After working at the greenhouse, we headed back to Dilenia’s for yet another delicious meal, this time consisting of chicken, rice and beans. After what may have been the most satisfying lunch of the week, we once again departed, following the cucumbers that we had picked earlier that morning to the World Agro Marketing and Exporting Company. There, we met Luis Ayala, the supervisor of the facility in Constanza. After donning fashion forward hairnets to prevent contamination of the products at the facility, we headed inside to begin a full, private tour of the entire operation. While the majority of us were tired and perhaps not the most engaged with the tour, Luis proved to be an extremely informative speaker who gave us in-depth information about the process of exportation of cucumbers to other countries, such as the United States. During the tour, we were all surprised to find out how much food goes to waste before it hits the grocery stores in the U.S. Many of the cucumbers that we picked would end up being rejected and simply thrown away due to the fact that they were discolored, under or oversized and even just slightly tainted in their appearance, making us question why the U.S. has such high standards for its imports if it all tasted exactly the same. We thanked Luis for his time and walked away with a free box of cucumbers and heads full of new knowledge about the entire process of exportation.

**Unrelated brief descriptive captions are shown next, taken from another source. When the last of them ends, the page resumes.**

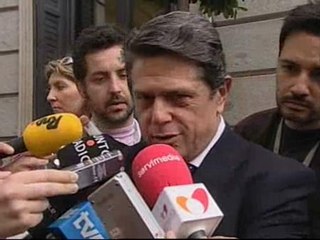 Trillo, tranquilo, ante su posible imputación por el Yak 42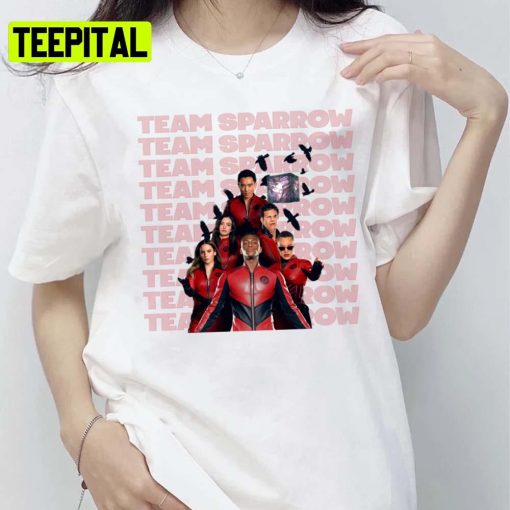 Animated Team Umbrella Academy Sparrow Academy Unisex T-Shirt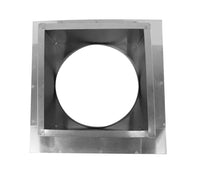 Square Roof Curb for 5" Diameter Vent | 8" high walls - Active Ventilation Products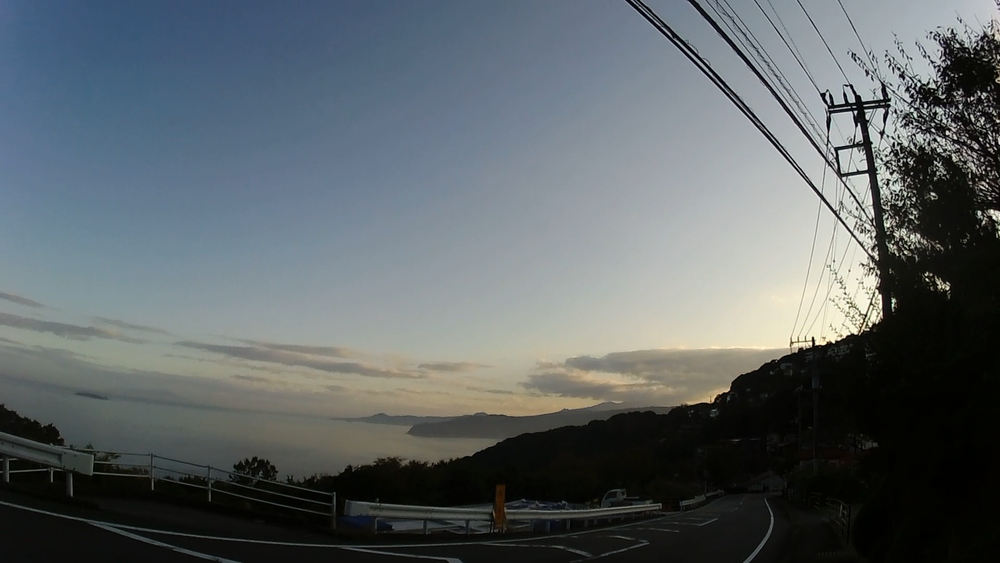 湯河原温泉から熱海伊豆山の山海川を巡る15キロのパワーランニングの写真3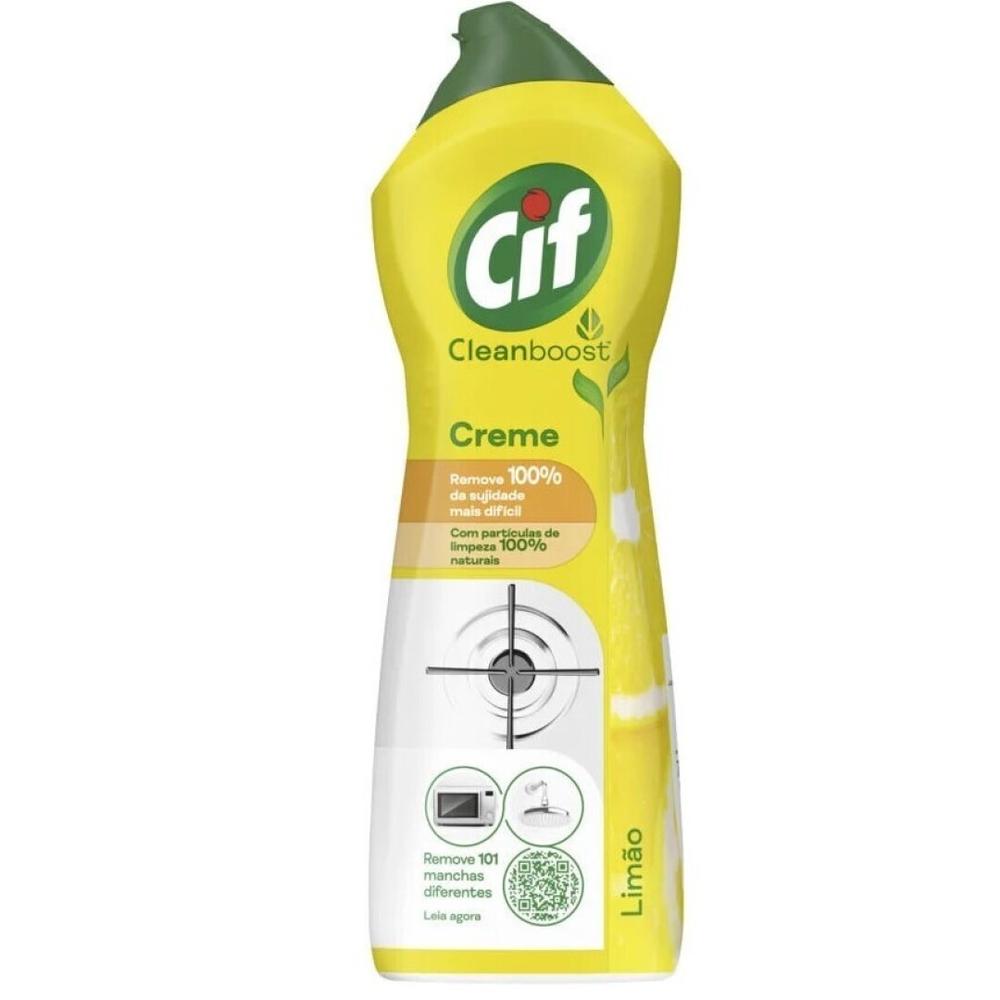 Cif Creme Limão 700ML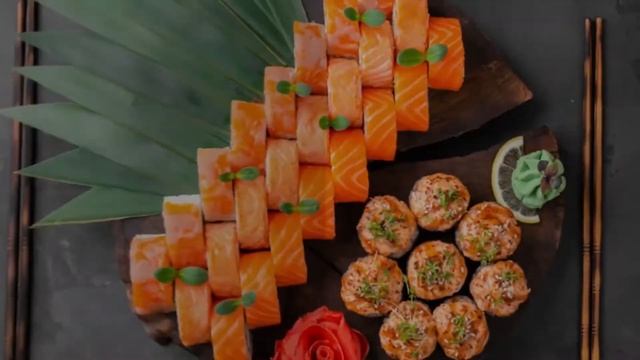 Рекламный видео ролик суши «The Sushi» для постанционного размещения смотреть онлайн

We returned to Dilenia’s and took a much needed hour long rest break before spending time prepping for our last English tutoring session of the week. After finishing tutoring, many of us felt much closer and more connected to both our students and our classes as a whole. We headed back to Dilenia’s and enjoyed a nice dinner and a special birthday celebration for Nijah, one of our fellow Glimpsers. The night ended with faces full of cake and an interesting discussion about the positive and negative impacts of global exportation of goods in Constanza. Tomorrow we look forward to “Immigration Day” and many more adventures in Constanza.